The outcomes of revision cartilage repair, especially with OCA , are reliably successful long term. Gracitelli et al. investigated the outcomes of OCA after failed microfracture surgery compared to OCA as the index procedure and found no difference in outcomes or failure rates between the two groups, although those with prior failed microfracture had a higher reoperation rate [30]. Additionally, a subsequent study by Gracitelli et al. investigated outcomes of revision OCA after failed microfracture, OAT, or ACI. They reported a 16% failure rate at a mean time of 2.6 years, but overall survivorship was 87.8% and 82% at 5-year and 10-year follow-up, respectively. Their cohort showed significant clinical improvement and 89% satisfaction after their revision procedure [31]. These results are encouraging for patients requiring revision surgery as conversion to arthroplasty can be delayed or possibly avoided.

Conclusion

The orthopedic surgeon has several options available for the treatment of symptomatic focal chondral defects. Many factors contribute to the complexity of managing chondral defects and must be considered.

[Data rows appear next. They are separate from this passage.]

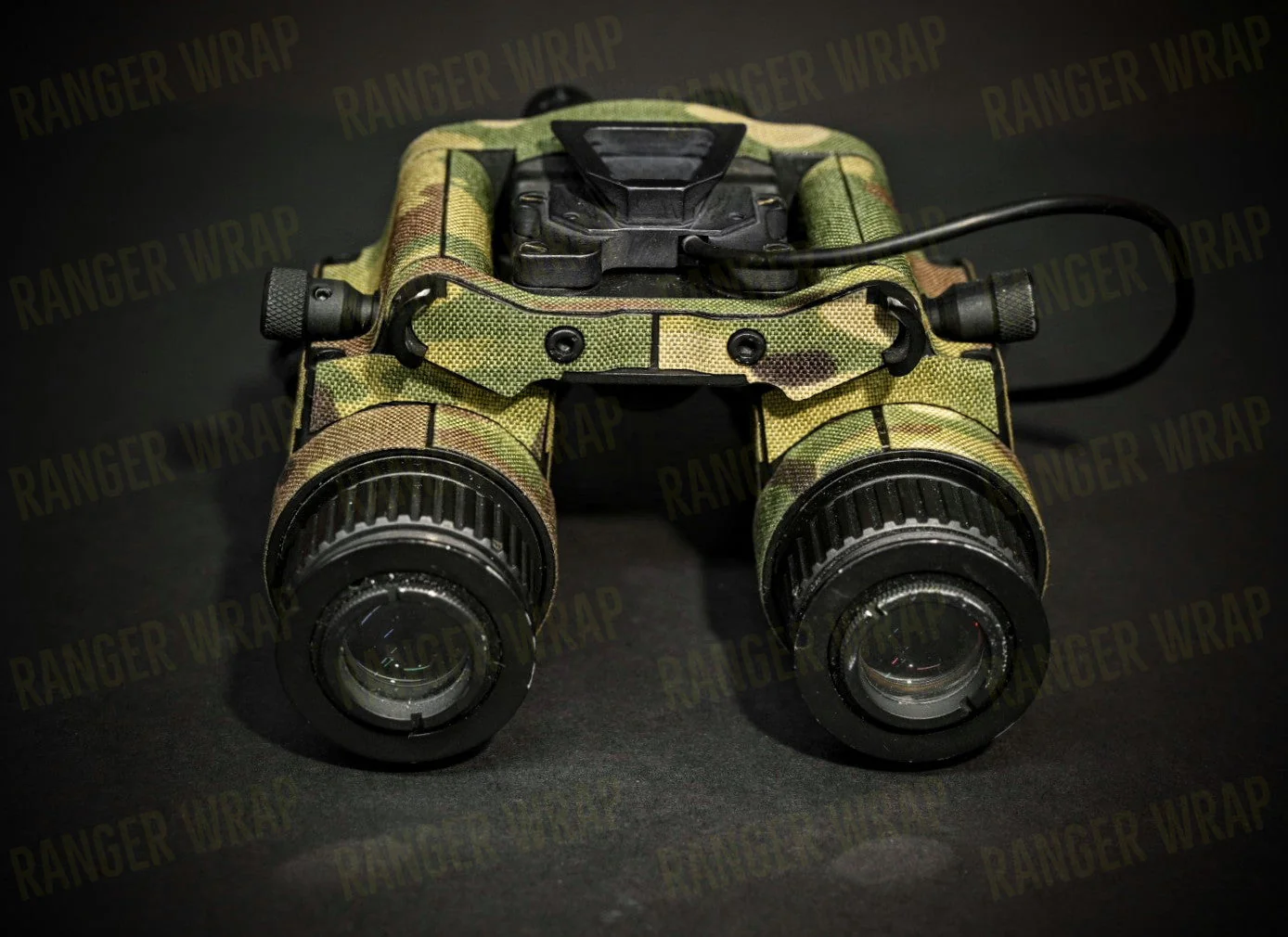 NVG-50 - Device Wrap in Cordura Fabric - Image 4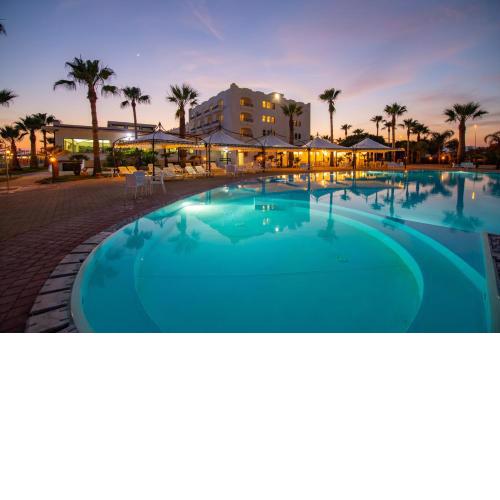 Hotel Baia D'oro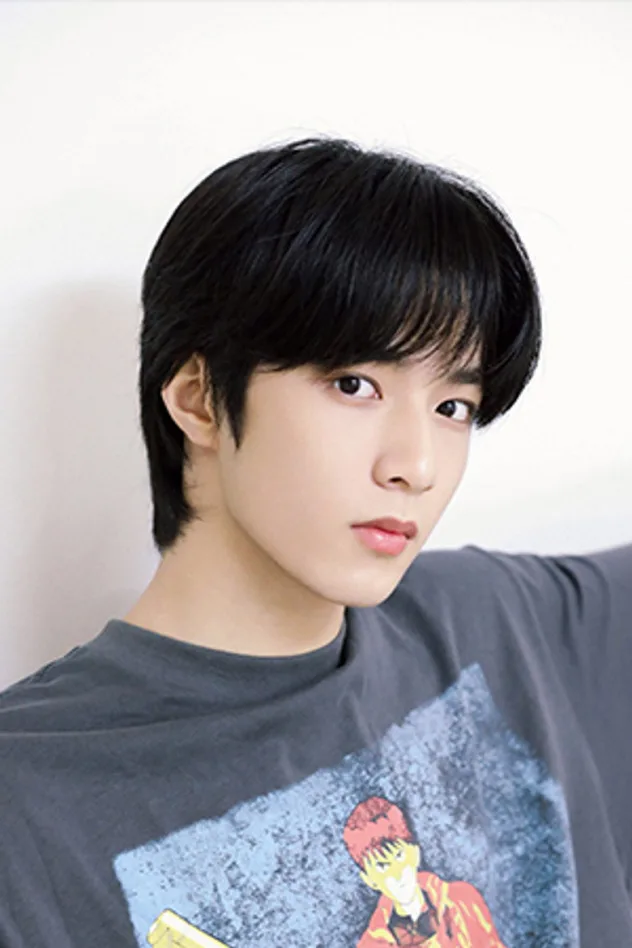صورة Liu Yaowen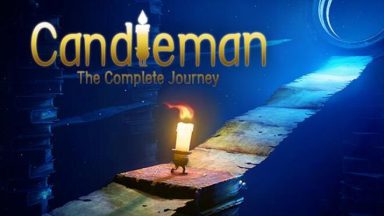 Featured Candleman The Complete Journey Free Download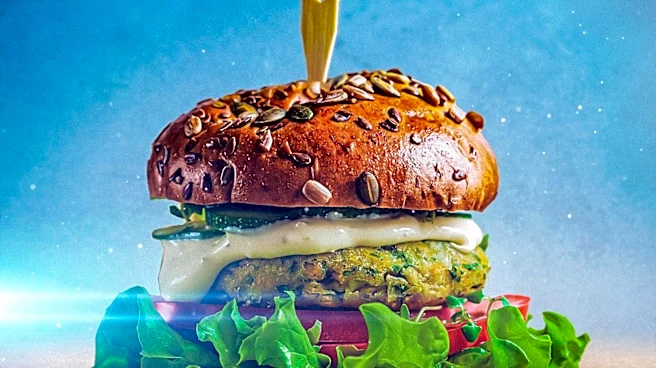 Who Really Invented the Cheeseburger?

When deciding the appropriate therapeutic method whether operative or non-operative, it is critical that a thorough assessment of the patient’s medical history, demographics, goals of treatment, symptoms, defect characteristics, imaging findings, and concomitant pathology is performed. Concomitant pathology such as meniscal deficiency, coronal malalignment, ligamentous injury, and patellar instability must be addressed in either staged or combined procedures to avoid failure or symptom recurrence. When appropriately used, cartilage repair or restoration procedures can provide successful outcomes even in the most complex cases.